> [What you are asked to do]:
Report each line of the data that includes the word "level".

> [Given entries]:
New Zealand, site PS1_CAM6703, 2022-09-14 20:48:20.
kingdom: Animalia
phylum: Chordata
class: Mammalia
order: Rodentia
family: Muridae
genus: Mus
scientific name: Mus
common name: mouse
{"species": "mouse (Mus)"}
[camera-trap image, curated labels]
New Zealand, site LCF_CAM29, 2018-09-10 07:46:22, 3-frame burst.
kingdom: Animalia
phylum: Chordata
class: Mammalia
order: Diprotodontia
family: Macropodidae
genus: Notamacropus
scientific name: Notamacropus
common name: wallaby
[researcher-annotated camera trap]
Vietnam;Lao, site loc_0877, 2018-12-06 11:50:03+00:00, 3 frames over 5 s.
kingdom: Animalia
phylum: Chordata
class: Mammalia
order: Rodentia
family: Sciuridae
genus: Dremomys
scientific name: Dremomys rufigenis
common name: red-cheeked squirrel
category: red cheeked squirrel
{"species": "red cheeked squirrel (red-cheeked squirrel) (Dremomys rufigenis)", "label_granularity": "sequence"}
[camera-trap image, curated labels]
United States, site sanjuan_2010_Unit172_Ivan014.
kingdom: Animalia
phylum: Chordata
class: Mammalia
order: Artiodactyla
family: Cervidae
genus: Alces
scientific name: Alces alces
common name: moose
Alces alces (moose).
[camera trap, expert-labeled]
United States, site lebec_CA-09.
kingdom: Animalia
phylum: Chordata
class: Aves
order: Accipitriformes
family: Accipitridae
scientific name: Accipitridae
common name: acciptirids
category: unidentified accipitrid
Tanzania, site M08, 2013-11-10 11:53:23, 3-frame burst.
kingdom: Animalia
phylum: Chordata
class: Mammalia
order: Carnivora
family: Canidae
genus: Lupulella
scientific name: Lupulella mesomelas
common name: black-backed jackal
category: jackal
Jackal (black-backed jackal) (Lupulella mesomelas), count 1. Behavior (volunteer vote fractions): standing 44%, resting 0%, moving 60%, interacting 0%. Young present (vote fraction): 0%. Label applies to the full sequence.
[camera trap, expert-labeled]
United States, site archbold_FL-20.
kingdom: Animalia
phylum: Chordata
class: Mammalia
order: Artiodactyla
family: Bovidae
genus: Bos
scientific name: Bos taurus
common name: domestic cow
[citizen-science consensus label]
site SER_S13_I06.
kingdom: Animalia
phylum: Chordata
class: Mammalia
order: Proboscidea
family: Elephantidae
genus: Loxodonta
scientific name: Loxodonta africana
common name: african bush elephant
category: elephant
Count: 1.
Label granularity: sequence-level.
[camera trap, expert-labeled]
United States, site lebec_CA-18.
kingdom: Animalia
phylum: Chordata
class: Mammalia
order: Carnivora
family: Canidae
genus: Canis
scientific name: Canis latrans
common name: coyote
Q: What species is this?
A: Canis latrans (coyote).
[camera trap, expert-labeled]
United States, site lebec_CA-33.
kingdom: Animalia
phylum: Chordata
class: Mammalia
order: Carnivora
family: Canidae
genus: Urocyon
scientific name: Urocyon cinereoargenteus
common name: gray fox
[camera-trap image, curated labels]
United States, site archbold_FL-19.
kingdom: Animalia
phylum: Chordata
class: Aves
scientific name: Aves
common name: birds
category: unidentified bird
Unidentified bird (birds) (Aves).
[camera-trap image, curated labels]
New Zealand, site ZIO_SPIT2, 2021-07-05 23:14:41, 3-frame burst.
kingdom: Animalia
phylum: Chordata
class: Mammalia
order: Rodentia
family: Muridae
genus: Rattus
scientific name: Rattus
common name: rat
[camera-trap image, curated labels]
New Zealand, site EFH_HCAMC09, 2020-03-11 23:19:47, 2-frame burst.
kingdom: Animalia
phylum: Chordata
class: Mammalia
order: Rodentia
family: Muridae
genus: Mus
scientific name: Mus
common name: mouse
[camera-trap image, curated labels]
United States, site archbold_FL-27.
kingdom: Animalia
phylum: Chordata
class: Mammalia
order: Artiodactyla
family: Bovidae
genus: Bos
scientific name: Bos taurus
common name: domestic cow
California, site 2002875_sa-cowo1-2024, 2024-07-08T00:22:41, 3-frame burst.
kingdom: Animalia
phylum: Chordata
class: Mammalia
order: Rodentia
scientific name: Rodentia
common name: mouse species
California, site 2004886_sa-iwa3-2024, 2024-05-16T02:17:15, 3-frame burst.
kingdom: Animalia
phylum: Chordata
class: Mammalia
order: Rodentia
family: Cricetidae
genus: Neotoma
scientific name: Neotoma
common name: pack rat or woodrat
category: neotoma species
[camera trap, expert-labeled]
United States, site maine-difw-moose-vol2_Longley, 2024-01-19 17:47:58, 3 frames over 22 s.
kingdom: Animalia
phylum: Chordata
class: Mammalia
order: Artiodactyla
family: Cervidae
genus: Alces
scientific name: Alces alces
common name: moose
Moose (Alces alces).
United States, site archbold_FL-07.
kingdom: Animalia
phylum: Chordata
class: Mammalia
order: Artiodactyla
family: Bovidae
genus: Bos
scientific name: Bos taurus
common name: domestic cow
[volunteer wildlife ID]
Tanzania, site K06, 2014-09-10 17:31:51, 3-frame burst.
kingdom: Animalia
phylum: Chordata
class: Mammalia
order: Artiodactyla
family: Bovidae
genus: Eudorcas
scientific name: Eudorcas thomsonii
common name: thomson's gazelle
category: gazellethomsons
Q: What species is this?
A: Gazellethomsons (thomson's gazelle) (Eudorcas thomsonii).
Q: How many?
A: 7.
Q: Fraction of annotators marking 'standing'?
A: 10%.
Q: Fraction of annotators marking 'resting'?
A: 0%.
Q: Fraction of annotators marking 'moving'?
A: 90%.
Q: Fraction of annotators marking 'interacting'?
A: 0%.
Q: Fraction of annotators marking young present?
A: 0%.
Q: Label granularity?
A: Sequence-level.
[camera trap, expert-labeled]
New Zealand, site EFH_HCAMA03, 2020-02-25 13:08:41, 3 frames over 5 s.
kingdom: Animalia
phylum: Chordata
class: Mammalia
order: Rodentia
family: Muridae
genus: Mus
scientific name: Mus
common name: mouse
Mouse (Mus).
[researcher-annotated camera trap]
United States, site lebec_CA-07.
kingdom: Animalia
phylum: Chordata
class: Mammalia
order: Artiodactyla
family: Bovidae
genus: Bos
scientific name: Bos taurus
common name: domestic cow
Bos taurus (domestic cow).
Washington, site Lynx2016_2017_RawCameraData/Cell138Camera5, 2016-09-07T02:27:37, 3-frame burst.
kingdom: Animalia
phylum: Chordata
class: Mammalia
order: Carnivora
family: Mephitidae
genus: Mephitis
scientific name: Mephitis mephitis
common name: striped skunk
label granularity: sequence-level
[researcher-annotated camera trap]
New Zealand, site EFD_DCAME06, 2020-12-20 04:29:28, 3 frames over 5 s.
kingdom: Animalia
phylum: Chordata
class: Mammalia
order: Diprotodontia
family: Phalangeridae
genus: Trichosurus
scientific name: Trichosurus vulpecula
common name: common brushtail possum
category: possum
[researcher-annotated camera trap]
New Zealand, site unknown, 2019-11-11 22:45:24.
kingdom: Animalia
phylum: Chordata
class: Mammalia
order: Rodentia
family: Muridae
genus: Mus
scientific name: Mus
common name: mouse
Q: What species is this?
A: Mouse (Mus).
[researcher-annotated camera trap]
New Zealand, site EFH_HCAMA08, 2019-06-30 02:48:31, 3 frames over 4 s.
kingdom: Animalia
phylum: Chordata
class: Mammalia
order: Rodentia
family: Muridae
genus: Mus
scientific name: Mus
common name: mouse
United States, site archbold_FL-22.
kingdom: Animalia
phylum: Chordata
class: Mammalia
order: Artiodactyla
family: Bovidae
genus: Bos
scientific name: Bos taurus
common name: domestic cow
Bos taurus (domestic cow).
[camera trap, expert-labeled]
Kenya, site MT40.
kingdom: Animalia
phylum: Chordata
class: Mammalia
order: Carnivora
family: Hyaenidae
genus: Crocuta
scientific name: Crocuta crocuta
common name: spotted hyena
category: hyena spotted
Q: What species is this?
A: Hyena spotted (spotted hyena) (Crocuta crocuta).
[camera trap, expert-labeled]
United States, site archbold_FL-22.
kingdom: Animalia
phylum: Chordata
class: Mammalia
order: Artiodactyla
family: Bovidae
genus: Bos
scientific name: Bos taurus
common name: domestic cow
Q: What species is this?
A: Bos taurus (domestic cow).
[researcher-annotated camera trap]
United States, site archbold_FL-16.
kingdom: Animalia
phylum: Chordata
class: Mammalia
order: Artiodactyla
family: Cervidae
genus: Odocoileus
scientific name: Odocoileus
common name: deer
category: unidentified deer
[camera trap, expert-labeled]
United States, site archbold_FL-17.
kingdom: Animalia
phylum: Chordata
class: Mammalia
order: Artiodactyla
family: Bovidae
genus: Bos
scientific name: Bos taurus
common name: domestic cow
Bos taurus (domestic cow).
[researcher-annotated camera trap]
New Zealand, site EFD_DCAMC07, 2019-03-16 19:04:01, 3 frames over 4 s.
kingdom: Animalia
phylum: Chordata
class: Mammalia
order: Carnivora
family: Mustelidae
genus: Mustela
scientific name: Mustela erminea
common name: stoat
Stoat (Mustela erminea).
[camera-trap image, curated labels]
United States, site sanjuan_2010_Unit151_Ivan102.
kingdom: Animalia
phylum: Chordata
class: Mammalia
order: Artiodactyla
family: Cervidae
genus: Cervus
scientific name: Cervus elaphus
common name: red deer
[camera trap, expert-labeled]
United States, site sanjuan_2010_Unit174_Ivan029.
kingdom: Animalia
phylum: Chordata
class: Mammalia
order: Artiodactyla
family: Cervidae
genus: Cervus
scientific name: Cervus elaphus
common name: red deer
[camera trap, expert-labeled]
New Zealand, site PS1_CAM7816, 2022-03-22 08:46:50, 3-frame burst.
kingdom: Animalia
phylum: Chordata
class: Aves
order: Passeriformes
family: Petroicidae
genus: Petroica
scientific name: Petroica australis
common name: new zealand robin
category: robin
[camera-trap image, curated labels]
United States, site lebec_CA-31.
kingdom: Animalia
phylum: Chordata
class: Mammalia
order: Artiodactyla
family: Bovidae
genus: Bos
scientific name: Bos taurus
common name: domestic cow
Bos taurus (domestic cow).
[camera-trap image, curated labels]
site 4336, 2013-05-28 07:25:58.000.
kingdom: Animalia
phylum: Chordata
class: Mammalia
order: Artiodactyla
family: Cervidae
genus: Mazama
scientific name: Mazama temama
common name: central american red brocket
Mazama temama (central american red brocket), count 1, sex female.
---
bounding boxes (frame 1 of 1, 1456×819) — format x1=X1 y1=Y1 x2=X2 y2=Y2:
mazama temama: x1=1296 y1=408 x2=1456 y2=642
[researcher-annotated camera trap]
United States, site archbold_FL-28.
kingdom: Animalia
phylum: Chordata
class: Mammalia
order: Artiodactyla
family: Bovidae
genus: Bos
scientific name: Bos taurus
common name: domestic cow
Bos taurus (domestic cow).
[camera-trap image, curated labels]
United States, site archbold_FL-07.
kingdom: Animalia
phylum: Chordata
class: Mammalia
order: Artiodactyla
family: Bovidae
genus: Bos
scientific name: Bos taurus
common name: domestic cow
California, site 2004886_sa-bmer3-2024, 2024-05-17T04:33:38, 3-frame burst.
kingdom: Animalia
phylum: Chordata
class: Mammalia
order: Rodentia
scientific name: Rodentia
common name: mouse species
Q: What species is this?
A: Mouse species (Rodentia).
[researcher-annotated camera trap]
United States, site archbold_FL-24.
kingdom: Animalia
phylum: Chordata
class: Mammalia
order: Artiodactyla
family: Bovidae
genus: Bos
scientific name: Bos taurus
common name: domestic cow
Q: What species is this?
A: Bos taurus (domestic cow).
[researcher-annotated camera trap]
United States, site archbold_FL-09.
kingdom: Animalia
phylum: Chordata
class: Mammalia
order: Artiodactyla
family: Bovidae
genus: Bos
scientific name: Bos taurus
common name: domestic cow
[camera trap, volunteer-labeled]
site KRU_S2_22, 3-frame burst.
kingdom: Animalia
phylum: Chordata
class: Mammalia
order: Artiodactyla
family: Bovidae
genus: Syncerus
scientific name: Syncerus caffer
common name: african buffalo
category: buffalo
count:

> [Response for this exercise]:
Label granularity: sequence-level.
A: Sequence-level.
label granularity: sequence-level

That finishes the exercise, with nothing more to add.